● **WORK INSTRUCTIONS**:
• 1. Answer these questions using the talk on the cultivation of wisdom:
(a) What three lights does the Buddha say the light of wisdom is greater than?
(b) To whom was the sermon with the butcher's knife simile presented?
(c) What did the ancient Brahmans do with cows in a ritual context?
• 2. Rewrite the talk on the cultivation of wisdom, starting with "Fundamental View: Talk 9" and going on through "Pema Siddhi Hung.", with "Cultivation" changed to "Development".

### READING TEXT

Fundamental View: Talk 9

Presented to the Buddha Center, Second Life on August 10 and 13, 2013

Talk 9

The Cultivation of Wisdom

Om Ah Hung Benza Guru Pema Siddhi Hung.


In previous talks we have discussed the importance of wisdom in the spiritual quest, but what kind of wisdom is this? The Buddha compares wisdom to the lights of the moon, sun, and fire; he declares the light of wisdom to be greater than these. In a remarkable simile, in a sermon presented, not to monks, but to nuns, the Buddha compares the supermundane wisdom of dhamma to a butcher’s knife “that cuts, servers and carves away the inner defilements, fetters, and bonds just as the butcher cuts, severs, and carves away the inner tendons, sinews, and ligaments of a cow.” This simile is remarkable, in the context of the universal Indian veneration for the cow and the quasi-tradition of Buddhist vegetarianism (I say “quasi,” because the Buddha himself never regarded vegetarianism as mandatory).

The Indian reverence for the cow must be very ancient. The Rigveda says, “[t]he fiend who consumes flesh of cattle, with flesh of horses and of human bodies, who slaughters the milk producing cow, O Agni, tear off the heads of such with fiery fury.” Nevertheless, the ancient Brahmans also sacrificed cows and ate their meat in a ritual context. The Buddha’s words must have struck the ears of his listeners as a very powerful and even offensive metaphor. Perhaps it was designed to offend the Brahmans, who the Buddha criticized openly, often, and severely.[1] In other words, the wisdom of the Buddha is an anti-Brahman wisdom.

######
### COLLECTED MATERIAL

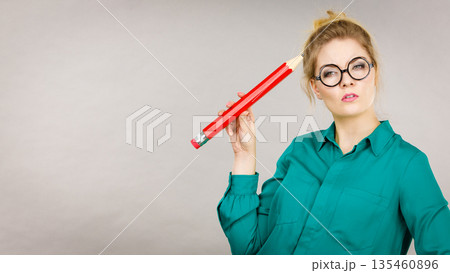 Woman confused thinking, big pencil in hand Woman confused thinking, big pencil in hand 135460896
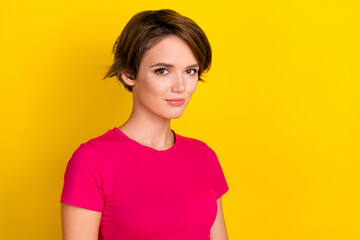 Fototapeta premium Photo of serious confident calm lady wear comfort bright clothes stand near empty space isolated on yellow color background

######

● **RESPONSES FOR EACH TASK**:
• 1.
(a) The lights of the moon, sun, and fire.
(b) To nuns.
(c) They sacrificed cows and ate their meat.

• 2.
Fundamental View: Talk 9

Presented to the Buddha Center, Second Life on August 10 and 13, 2013

Talk 9

The Development of Wisdom

Om Ah Hung Benza Guru Pema Siddhi Hung.